=== Your objective ===
If a line in the data below holds the word "such", include it in the count. Give only the final number.

---------------

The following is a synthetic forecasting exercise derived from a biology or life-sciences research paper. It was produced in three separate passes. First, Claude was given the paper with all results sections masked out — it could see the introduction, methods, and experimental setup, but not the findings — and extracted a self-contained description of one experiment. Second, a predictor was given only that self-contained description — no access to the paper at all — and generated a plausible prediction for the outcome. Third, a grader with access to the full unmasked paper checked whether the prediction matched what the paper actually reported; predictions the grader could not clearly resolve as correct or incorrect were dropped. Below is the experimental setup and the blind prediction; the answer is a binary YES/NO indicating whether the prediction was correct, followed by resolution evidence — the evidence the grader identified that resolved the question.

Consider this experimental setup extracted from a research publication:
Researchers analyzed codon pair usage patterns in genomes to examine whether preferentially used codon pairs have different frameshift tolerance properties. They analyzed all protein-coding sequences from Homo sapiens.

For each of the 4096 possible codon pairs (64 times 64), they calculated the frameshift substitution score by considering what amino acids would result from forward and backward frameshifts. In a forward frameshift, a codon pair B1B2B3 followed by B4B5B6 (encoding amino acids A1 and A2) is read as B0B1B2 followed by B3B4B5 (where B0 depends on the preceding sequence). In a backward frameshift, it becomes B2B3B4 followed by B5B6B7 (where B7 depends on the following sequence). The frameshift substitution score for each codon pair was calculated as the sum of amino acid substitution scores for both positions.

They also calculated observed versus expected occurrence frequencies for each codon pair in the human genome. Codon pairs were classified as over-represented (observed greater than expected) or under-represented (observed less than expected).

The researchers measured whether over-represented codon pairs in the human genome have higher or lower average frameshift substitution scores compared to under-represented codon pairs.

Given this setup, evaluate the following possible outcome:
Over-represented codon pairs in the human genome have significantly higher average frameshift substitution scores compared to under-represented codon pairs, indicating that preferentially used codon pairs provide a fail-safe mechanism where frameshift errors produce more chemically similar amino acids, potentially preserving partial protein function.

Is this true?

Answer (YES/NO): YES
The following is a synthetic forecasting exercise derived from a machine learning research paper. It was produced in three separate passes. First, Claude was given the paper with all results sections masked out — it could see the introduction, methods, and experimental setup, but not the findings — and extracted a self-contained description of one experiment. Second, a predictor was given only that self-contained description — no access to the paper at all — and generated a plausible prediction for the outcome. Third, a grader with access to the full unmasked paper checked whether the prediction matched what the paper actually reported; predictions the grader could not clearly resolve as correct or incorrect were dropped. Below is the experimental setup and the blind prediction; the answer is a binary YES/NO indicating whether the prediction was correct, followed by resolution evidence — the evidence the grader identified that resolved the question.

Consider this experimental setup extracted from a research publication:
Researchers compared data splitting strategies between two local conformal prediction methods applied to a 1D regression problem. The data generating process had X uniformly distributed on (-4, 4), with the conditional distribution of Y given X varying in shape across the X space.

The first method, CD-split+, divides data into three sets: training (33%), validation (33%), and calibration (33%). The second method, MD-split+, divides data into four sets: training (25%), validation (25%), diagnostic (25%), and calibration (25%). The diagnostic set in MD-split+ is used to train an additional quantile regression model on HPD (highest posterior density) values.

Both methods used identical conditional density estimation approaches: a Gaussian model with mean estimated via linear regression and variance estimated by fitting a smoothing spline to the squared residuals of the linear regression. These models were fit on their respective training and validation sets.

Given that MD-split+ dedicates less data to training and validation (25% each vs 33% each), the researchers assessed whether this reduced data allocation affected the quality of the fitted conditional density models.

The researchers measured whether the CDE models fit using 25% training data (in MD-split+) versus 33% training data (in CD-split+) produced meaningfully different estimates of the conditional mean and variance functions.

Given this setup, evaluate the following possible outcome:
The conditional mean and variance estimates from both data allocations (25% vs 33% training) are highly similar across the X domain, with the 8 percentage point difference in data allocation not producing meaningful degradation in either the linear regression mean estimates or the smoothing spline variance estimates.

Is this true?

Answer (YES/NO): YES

---------------

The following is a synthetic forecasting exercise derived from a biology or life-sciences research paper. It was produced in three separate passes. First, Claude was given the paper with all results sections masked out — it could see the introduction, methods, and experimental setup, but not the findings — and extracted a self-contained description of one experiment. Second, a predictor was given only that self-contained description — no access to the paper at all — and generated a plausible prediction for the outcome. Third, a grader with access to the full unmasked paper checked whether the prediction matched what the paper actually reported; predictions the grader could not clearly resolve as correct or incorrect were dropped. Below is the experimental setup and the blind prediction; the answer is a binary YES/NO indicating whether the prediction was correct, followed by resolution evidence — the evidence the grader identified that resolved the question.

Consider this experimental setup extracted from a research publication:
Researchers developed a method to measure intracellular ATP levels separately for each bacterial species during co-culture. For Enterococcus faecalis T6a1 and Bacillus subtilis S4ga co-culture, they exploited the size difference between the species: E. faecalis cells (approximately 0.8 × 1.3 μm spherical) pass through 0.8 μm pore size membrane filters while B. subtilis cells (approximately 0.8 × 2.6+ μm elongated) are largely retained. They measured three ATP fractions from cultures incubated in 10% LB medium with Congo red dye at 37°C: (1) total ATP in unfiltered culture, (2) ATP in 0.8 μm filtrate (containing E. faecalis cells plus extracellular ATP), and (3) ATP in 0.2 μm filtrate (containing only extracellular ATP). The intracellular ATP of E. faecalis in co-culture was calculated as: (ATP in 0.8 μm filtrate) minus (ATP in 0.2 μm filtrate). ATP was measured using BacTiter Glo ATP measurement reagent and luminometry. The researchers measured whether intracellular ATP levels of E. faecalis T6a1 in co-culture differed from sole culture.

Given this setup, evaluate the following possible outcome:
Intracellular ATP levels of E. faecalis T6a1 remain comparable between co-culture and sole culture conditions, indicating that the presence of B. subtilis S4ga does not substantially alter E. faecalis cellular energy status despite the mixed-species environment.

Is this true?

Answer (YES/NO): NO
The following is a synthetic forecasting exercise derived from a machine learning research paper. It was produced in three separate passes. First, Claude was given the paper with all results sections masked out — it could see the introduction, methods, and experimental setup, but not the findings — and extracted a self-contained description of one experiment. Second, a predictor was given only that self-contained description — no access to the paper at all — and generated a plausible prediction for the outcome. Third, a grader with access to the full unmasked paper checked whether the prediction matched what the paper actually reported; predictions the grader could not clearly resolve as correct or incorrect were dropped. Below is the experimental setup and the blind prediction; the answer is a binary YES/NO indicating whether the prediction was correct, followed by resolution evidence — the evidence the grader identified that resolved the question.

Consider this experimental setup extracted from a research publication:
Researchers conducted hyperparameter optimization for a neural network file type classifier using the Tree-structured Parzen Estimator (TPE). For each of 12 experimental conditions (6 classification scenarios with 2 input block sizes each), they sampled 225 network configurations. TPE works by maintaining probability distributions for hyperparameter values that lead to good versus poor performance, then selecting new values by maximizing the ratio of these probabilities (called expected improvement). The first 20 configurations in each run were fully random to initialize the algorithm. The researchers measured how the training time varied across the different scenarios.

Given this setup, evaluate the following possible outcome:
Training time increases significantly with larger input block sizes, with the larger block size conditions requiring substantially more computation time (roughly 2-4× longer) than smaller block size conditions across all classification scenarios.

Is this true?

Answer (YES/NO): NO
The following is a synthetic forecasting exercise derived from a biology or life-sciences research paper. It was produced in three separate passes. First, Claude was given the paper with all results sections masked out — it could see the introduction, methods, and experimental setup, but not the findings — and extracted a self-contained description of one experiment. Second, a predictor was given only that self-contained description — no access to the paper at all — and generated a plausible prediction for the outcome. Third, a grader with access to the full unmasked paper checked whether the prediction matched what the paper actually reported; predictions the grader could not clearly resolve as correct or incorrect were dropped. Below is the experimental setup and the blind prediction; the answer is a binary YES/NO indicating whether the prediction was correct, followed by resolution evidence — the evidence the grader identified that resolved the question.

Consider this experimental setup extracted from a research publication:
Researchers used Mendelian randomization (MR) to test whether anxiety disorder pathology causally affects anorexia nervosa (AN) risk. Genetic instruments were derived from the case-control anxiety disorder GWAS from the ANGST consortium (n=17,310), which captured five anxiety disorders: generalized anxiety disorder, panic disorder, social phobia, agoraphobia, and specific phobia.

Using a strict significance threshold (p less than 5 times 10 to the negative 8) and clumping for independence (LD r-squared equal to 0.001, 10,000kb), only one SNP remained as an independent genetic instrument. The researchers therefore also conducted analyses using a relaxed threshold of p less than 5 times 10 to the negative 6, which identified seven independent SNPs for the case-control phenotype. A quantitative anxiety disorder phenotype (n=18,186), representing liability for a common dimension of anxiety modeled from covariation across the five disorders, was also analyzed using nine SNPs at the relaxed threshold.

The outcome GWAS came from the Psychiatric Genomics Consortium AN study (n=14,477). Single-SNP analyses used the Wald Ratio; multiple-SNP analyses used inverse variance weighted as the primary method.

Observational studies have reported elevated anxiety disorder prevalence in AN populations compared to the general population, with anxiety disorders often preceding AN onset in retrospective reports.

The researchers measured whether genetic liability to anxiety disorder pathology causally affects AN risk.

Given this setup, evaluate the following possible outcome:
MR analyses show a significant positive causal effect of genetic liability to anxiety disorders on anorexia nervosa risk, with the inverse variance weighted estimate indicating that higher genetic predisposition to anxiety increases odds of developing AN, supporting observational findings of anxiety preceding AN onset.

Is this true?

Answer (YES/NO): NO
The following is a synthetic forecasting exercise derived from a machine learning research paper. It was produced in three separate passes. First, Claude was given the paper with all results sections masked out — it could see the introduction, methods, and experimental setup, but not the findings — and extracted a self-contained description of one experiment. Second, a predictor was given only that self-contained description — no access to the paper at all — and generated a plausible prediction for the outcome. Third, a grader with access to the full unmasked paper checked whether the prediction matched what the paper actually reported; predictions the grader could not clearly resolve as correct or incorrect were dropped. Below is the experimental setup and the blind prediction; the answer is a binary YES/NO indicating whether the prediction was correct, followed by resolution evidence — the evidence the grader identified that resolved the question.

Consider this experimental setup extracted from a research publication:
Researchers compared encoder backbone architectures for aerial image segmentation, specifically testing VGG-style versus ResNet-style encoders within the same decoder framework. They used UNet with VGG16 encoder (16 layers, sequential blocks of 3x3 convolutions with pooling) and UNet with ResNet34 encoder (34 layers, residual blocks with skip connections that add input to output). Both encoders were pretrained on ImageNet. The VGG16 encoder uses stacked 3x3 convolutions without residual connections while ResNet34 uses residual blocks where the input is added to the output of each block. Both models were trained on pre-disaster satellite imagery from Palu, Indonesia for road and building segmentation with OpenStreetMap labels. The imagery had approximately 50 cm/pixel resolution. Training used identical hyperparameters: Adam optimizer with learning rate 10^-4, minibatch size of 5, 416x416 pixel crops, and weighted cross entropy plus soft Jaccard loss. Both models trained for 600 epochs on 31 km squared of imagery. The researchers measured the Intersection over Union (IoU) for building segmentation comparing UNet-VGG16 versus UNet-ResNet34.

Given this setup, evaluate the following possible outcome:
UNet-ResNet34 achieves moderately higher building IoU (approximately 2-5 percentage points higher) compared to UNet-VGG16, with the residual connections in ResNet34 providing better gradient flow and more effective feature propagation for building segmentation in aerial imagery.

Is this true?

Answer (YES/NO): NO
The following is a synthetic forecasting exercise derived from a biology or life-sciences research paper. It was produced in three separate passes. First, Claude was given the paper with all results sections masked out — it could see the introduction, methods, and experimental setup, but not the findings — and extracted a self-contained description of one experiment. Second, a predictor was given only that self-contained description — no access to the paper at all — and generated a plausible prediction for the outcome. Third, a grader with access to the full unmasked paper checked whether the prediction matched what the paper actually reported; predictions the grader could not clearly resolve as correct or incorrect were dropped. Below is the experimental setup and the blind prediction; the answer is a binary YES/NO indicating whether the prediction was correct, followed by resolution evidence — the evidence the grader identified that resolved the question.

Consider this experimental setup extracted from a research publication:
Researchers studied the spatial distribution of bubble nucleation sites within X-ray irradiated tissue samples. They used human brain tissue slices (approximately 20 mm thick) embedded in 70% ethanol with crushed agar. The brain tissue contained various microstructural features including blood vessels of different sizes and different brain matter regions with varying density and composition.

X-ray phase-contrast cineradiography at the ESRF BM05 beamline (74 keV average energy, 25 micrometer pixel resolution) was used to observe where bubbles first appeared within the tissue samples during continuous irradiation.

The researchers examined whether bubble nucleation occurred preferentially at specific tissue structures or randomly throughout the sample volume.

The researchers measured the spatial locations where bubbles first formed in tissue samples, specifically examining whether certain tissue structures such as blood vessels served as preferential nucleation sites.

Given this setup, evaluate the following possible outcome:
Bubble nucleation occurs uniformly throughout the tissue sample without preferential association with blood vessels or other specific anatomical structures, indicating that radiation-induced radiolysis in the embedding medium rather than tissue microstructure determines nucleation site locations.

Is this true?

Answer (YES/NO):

---------------

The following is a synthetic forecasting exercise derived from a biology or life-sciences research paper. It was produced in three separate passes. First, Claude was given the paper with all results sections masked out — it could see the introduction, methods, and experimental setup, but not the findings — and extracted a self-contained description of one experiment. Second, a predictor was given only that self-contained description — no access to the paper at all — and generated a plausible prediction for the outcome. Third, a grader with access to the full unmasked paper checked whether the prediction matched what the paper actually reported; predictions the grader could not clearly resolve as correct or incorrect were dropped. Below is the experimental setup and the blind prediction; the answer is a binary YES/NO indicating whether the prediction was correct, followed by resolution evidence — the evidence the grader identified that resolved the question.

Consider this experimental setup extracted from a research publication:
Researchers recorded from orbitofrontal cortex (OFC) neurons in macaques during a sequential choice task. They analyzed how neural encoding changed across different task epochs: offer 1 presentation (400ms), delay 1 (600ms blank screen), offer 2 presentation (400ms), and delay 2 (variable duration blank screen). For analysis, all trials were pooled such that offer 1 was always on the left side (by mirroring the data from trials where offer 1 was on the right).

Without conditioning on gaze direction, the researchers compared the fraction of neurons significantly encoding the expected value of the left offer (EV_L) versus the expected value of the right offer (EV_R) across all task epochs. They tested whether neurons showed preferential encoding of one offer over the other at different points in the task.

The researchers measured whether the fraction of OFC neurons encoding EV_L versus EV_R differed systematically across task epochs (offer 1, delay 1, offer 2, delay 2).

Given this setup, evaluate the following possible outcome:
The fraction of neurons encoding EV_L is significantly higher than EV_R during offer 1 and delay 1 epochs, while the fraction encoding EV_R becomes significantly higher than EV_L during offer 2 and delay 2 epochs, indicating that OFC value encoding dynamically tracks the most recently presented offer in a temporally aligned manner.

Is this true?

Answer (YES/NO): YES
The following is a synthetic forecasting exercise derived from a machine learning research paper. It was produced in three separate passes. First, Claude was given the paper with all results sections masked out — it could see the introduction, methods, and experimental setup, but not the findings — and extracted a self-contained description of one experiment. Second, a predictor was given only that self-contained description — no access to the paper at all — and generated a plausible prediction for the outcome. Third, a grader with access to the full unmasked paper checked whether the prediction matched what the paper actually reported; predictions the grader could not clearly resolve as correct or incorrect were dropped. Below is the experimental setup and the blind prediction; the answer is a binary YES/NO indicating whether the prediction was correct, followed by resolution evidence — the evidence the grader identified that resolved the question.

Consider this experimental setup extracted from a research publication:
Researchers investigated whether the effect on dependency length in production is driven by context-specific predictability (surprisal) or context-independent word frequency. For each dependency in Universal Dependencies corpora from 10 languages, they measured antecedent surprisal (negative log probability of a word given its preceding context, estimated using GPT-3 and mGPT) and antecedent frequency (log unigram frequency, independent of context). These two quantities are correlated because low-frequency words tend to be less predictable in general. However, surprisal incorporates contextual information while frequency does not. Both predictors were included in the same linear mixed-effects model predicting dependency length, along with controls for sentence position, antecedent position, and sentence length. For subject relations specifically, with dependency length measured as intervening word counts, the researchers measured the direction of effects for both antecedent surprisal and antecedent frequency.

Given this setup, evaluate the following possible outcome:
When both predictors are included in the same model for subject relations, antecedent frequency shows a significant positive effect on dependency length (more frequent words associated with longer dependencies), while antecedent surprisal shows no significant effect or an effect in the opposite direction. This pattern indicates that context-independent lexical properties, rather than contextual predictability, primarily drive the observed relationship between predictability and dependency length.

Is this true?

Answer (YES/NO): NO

---------------

=== Solved exercise ===
2